Testing/Simulating the Design

Chisel also includes a framework for writing tests (chiseltest). In the future, it will probably be necessary to explore other ways of simulating and testing designs.

Note

Specifically, CIRCT's arc dialect provides a representation for simulating circuits which can be lowered into LLVM IR!

CIRCT provides an experimental tool (arcilator) for this, although FIRRTL needs to be lowered into the hw dialect for this to work. At the moment, arcilator can be used to generate simple C++ bindings (see tools/arcilator` in the CIRCT tree for details on this).

It's easy to imagine that in the future, the FIRRTL dialect will be able to represent user-defined types (Chisel bundles). Presumably at some point, this information can be lowered into hw and used by arc (or other tooling) for creating a nice ergonomic interface to the simulated state.

ZNO Frontend

The front-end of a modern microprocessor is mostly concerned with keeping a constant stream of instructions moving into the machine.

Branch Prediction attempts to predict the direction/target of individual control-flow instructions by caching branch target addresses and tracking the history of previous branch outcomes.

Next-Fetch Prediction attempts to predictively guide instruction fetch by caching branch predictions and associating them with the names of previously-fetched blocks.

Instruction Fetch retrieves instructions from memory.

Instruction Predecode extracts immediate data/control bits from instructions, and attempts to discover control-flow instructions early in the pipeline.

Instruction Decode transforms instructions into macro-ops.

Control-flow

A control-flow event occurs when frontend must move to a new point in the instruction stream. A unique point in the instruction stream is always represented by a program counter value.
☆ ☆ ☆ ☆ ☆
* **Problem A**:
Transcribe the passage of the hardware design notes starting at "It's easy to" and ending at "previous branch outcomes.".
* **Problem B**:
Go on with the hardware design notes on simulation and the ZNO frontend, picking up after their final sentence.

* **Given data**:
☆ ☆ ☆ ☆ ☆
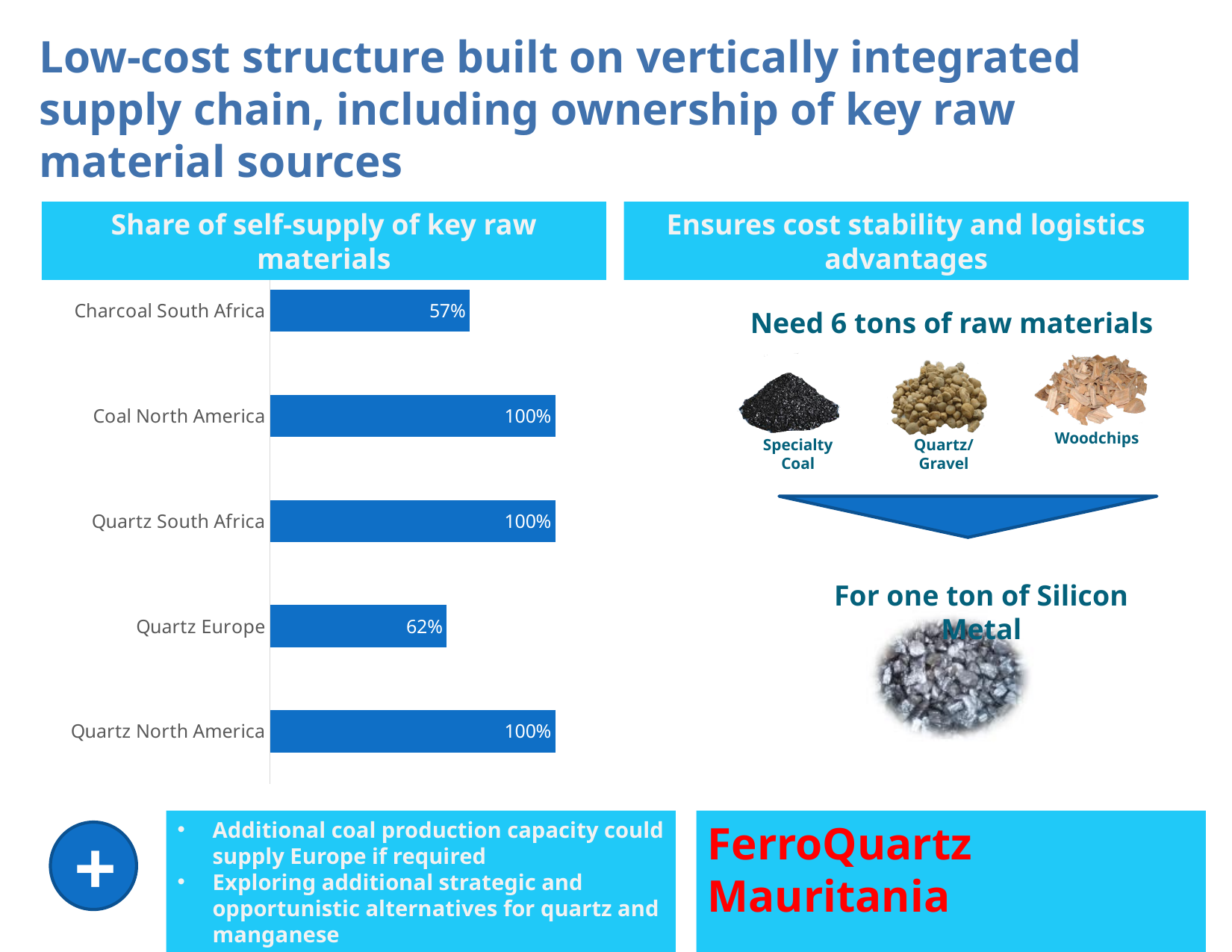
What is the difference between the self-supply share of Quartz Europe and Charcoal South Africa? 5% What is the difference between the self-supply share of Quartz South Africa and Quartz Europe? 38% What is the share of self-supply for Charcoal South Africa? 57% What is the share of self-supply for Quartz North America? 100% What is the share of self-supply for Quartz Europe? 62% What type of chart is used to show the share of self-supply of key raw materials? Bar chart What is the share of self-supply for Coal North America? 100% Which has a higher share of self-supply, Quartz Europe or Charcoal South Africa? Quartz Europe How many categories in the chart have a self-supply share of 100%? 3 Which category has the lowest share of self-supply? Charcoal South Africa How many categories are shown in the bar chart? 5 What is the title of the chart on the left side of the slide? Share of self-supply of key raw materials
☆ ☆ ☆ ☆ ☆
* **Expected output A**:
It's easy to imagine that in the future, the FIRRTL dialect will be able to represent user-defined types (Chisel bundles). Presumably at some point, this information can be lowered into hw and used by arc (or other tooling) for creating a nice ergonomic interface to the simulated state.

ZNO Frontend

The front-end of a modern microprocessor is mostly concerned with keeping a constant stream of instructions moving into the machine.

Branch Prediction attempts to predict the direction/target of individual control-flow instructions by caching branch target addresses and tracking the history of previous branch outcomes.

* **Expected output B**:
A control-flow event indicates the start of the instruction pipeline, and results in the instruction fetch unit bringing the the appropriate fetch block into the machine.

Speculative Events

Ideally, control-flow events occur every cycle in order to keep the pipeline filled with instructions. However, in pipelined machines, there is an inherent latency associated with architectural changes in control-flow: instructions take multiple cycles to move through the pipeline.

In order to compensate for this, changes in control-flow may be predicted and may occur speculatively.

Control-flow events are called speculative when the next set of instructions are part of a predicted path through the instruction stream.

Speculative events are generated from a branch prediction pipeline which is partially decoupled from the instruction pipeline.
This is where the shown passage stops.